Monopoly and tariffs are costly

By Paul Walker 17/09/2012

If you didn’t already know.

James A. Schmitz, Jr. takes a look at the New and Larger Costs of Monopoly and Tariffs. The abstract of the paper reads:

Fifty-eight years ago, Harberger (1954) estimated that the costs of monopoly, which resulted from misallocation of resources across industries, were trivial. Others showed that the same was true for tariffs. This research soon led to the consensus that monopoly costs are of little significance—a consensus that persists to this day.

This paper reports on a new literature that takes a different approach to the costs of monopoly. It examines the costs of monopoly and tariffs within industries. In particular, it examines the histories of industries in which a monopoly is destroyed (or tariffs greatly reduced) and the industry transitions quickly from monopoly to competition. If there are costs of monopoly and high tariffs within industries, it should be possible to see those costs whittled away as the monopoly is destroyed.

In contrast to the prevailing consensus, this new research has identified significant costs of monopoly. Monopoly (and high tariffs) is shown to significantly lower productivity within establishments. It also leads to misallocation within industries: Resources are transferred from high- to low-productivity establishments.

From these histories, a common theme (or theory) emerges as to why monopoly is costly. When a monopoly is created, “rents” are created. Conflict emerges among shareholders, managers and employees of the monopoly as they negotiate how to divide these rents. Mechanisms are set up to split the rents. These mechanisms are often means to reduce competition among members of the monopoly. Although the mechanisms divide rents, they also destroy them (by leading to low productivity and misallocation).

Recently, a new literature has been developing that looks within industries to try and estimate the cost of monopolies and tariffs. This literature examines the histories of industries in which a monopoly is destroyed and the industry transitions quickly from monopoly to competition, as well as the histories of industries that rapidly moved the opposite way, from competition to monopoly. The notion being that if there are costs of monopoly, those costs should be destroyed when the monopoly is destroyed. Similarly, when an industry is monopolised, costs should be created. In both cases, costs should be apparent when comparing the industry before and after monopolisation.

Industries in the U.S., such as transportation and the manufacturing of sugar, iron ore and cement, have been studied utilising the new approach. The historical records of these industries show that there are costs of monopoly and tariffs within industries. The studies have shown that monopoly led to, among other costs, the following:

1. Low productivity at each factory. That is, for any given amount of inputs, monopoly meant that less output was produced than under competition.

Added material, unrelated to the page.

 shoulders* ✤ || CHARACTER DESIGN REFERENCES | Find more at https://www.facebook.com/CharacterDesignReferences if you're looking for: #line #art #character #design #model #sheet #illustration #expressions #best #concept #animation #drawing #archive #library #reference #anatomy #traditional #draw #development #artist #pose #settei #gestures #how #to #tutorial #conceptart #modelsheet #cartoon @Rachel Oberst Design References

2. Misallocation of resources between high- and low-productivity factories. That is, monopoly led to resources (capital, labor, etc.) being transferred from productive factories to unproductive factories. Again, this misallocation occurs within an industry and is different from the misallocation that Harberger considered.

These findings are interesting since in standard monopoly theory productive efficiency is maintained while the deadweight loss of monopoly comes from allocative inefficiency.

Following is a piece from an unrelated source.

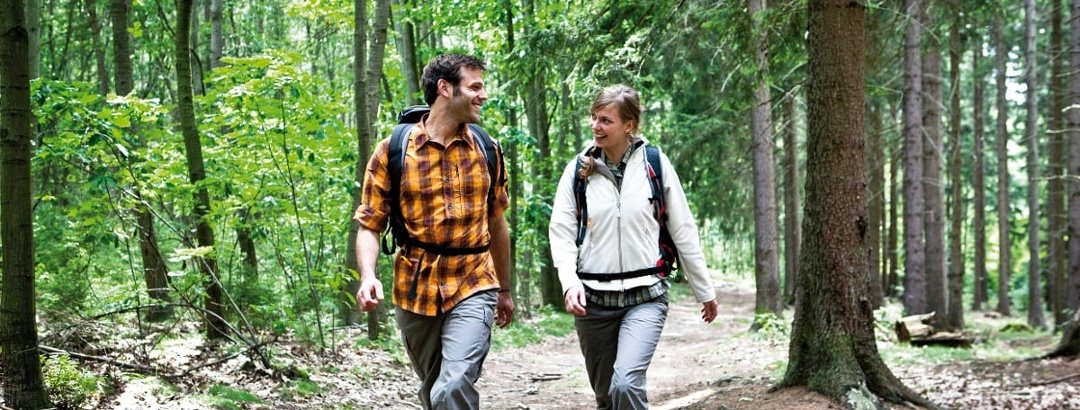 Hiking in the Harz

When measured it is found that

[i]n sharp contrast to Harberger’s finding, [ … ] the welfare costs associated with monopoly and tariffs are not small. The consequence of cases (1) and (2) above is that industry output could have been produced with fewer inputs. One way to measure the loss, then, is to calculate the value of the “wasted” inputs. The histories of these industries show that as monopoly was destroyed in each, productivity at each factory soared. Doubling of productivities in a few years was common. The value of the wasted inputs was as much as 20 percent to 30 percent of industry value added.